_Problem to solve_.
When you reach the line with "Asiatisk syster och" in the records below, begin transcribing exactly and continue up to and including the line with "Tom Montoya and", leaving out every picture.

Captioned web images
=======
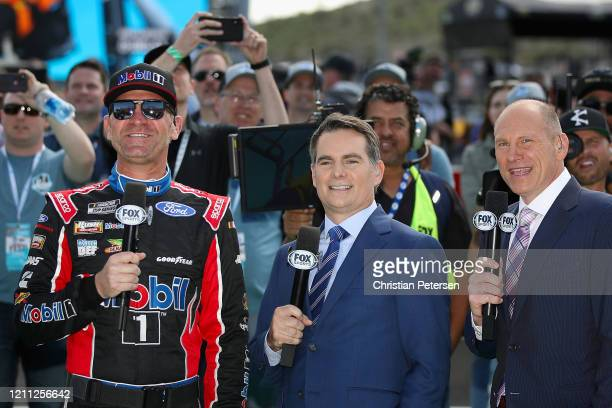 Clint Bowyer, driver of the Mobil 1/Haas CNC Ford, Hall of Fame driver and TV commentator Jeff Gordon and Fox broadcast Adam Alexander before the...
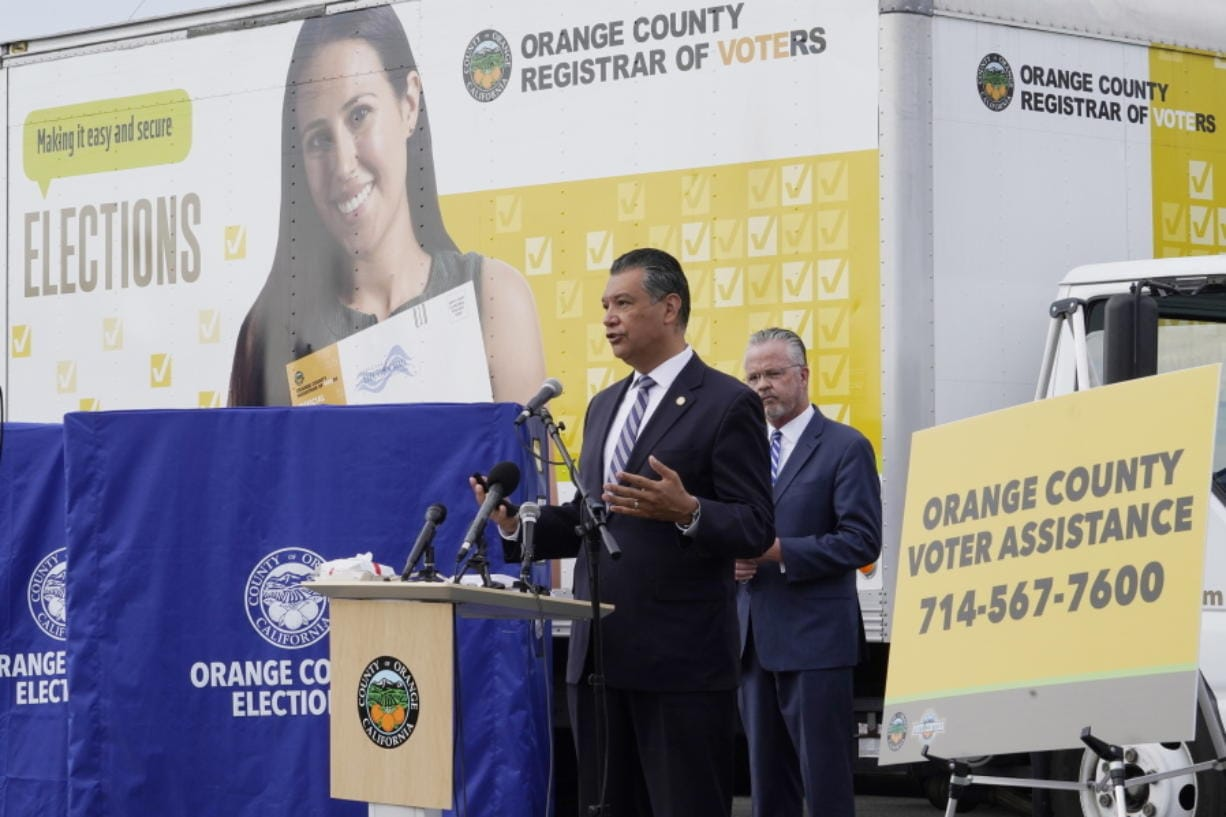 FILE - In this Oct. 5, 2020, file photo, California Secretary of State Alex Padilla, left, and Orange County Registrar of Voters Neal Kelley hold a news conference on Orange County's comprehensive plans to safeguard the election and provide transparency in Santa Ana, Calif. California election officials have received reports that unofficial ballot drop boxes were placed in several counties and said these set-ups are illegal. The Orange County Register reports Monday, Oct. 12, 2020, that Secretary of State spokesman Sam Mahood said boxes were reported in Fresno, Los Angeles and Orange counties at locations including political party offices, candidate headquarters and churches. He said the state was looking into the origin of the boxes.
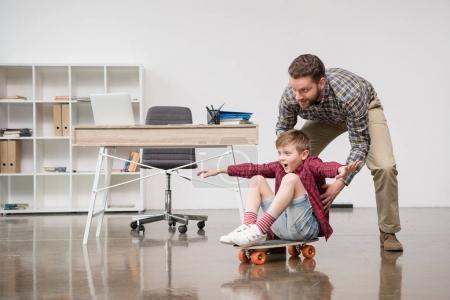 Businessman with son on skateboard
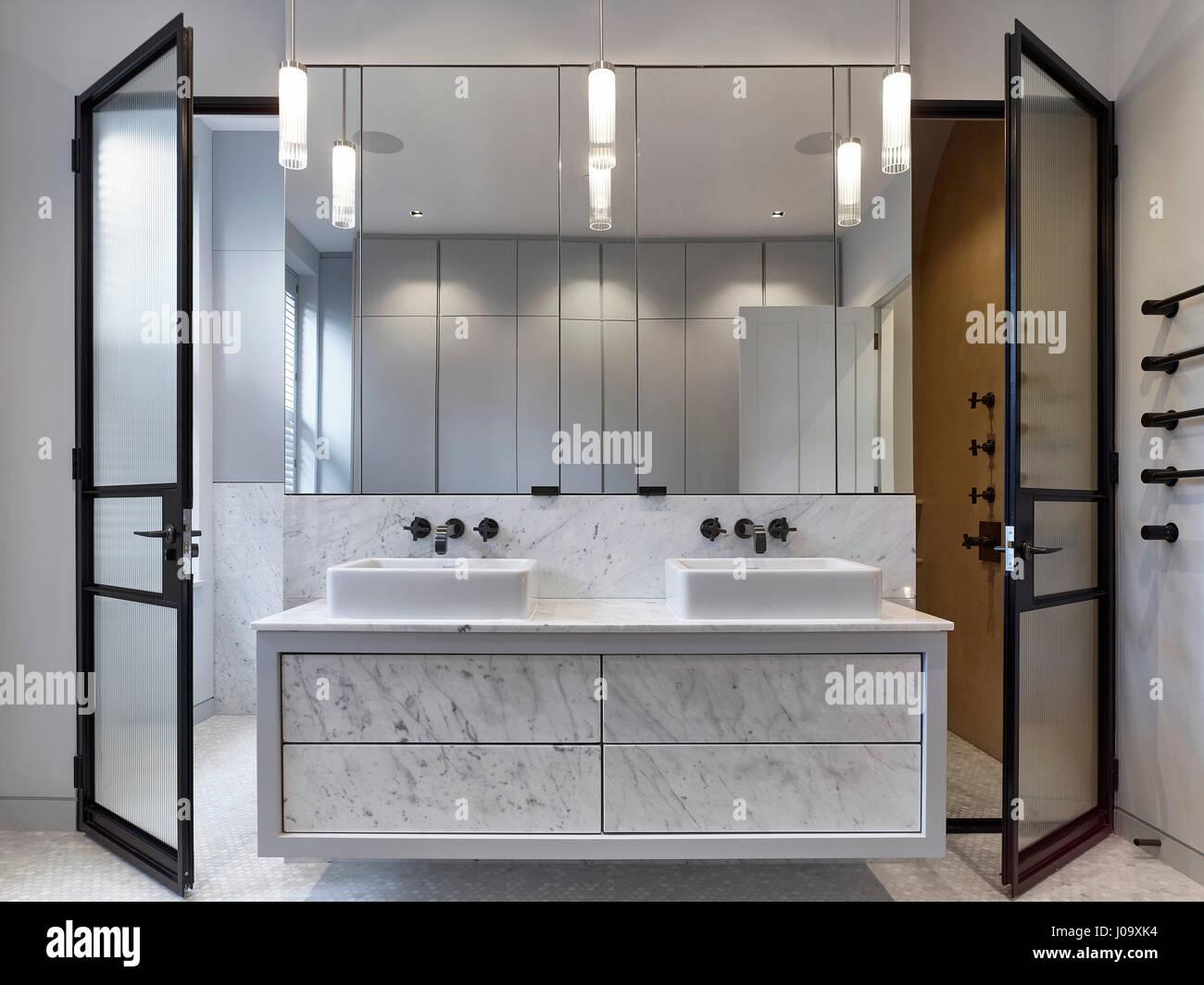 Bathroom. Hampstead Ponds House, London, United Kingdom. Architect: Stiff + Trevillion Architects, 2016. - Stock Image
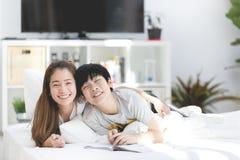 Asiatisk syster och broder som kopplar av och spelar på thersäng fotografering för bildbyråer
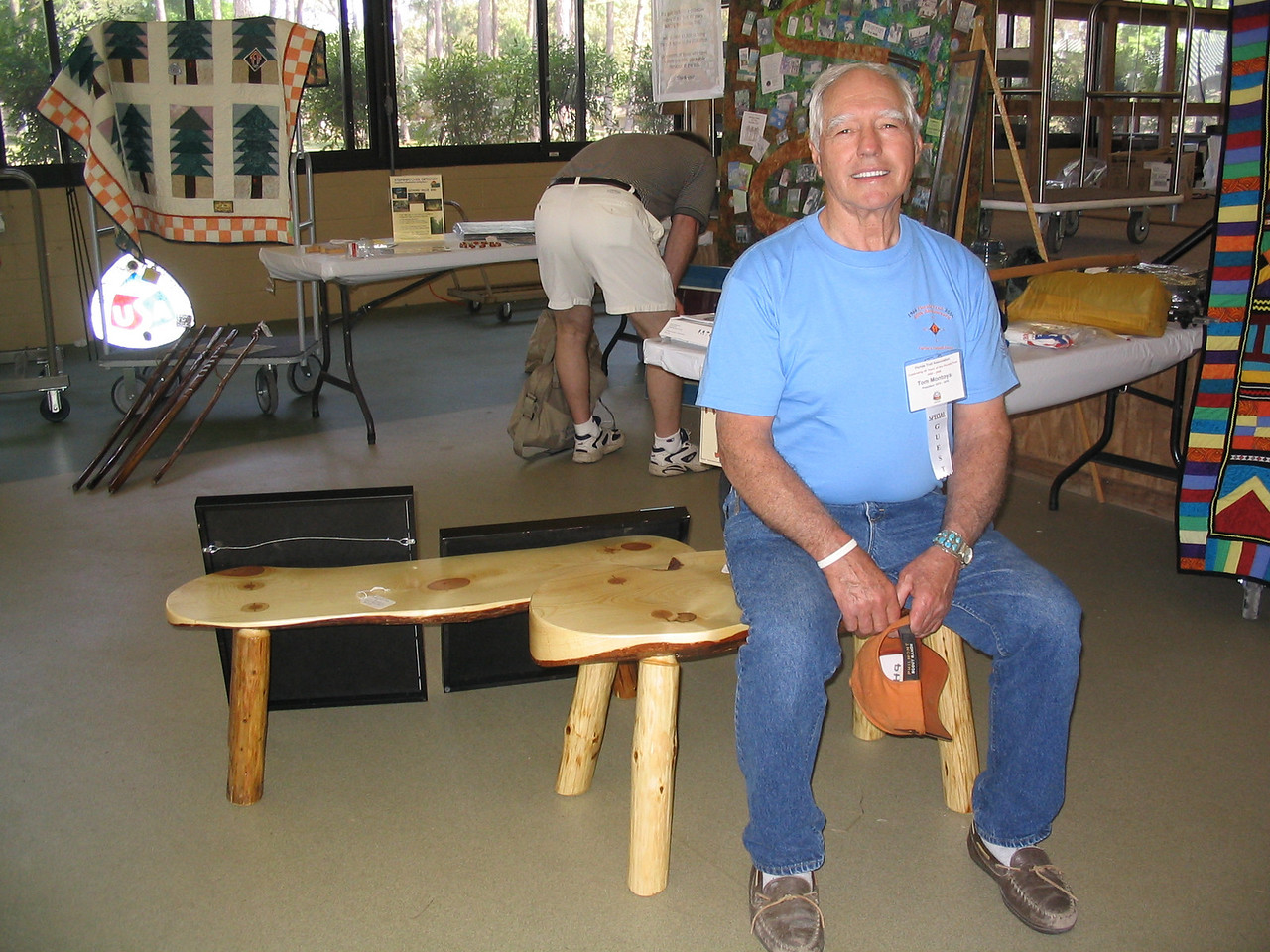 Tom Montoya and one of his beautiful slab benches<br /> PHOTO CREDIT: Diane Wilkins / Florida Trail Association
=======
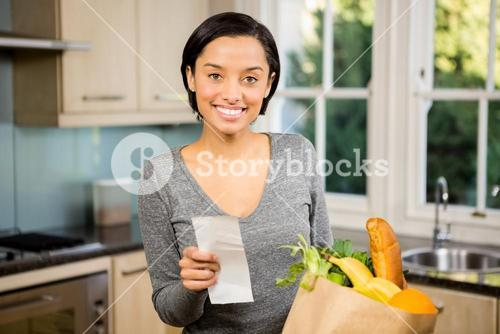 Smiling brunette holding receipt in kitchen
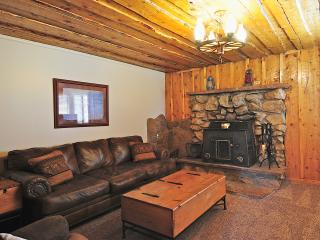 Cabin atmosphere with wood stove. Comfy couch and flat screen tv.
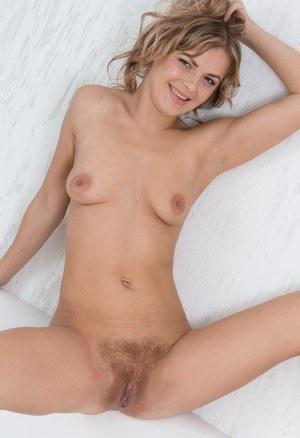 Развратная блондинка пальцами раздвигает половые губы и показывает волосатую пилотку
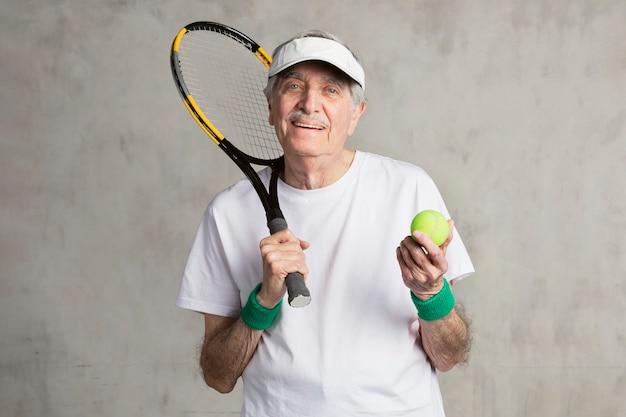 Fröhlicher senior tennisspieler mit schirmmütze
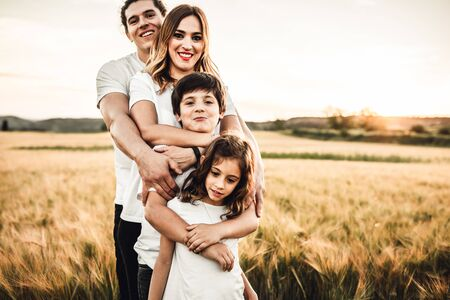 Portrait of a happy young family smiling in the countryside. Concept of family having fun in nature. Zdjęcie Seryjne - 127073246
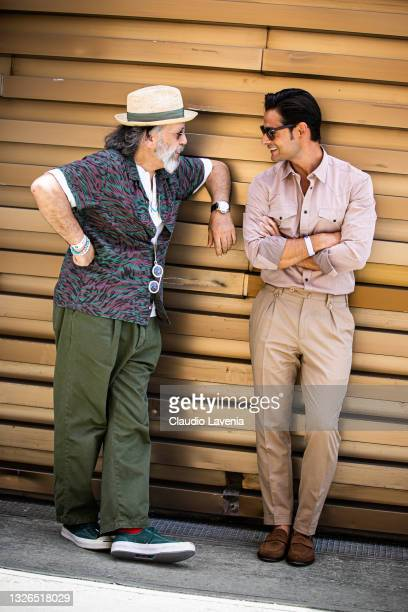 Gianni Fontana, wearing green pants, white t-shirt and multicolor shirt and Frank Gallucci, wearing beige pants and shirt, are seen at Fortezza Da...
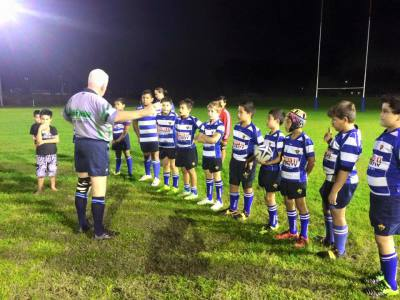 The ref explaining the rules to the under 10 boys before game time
=======
_Result for this task_.
 Asiatisk syster och broder som kopplar av och spelar på thersäng fotografering för bildbyråer
 Tom Montoya and one of his beautiful slab benches<br /> PHOTO CREDIT: Diane Wilkins / Florida Trail Association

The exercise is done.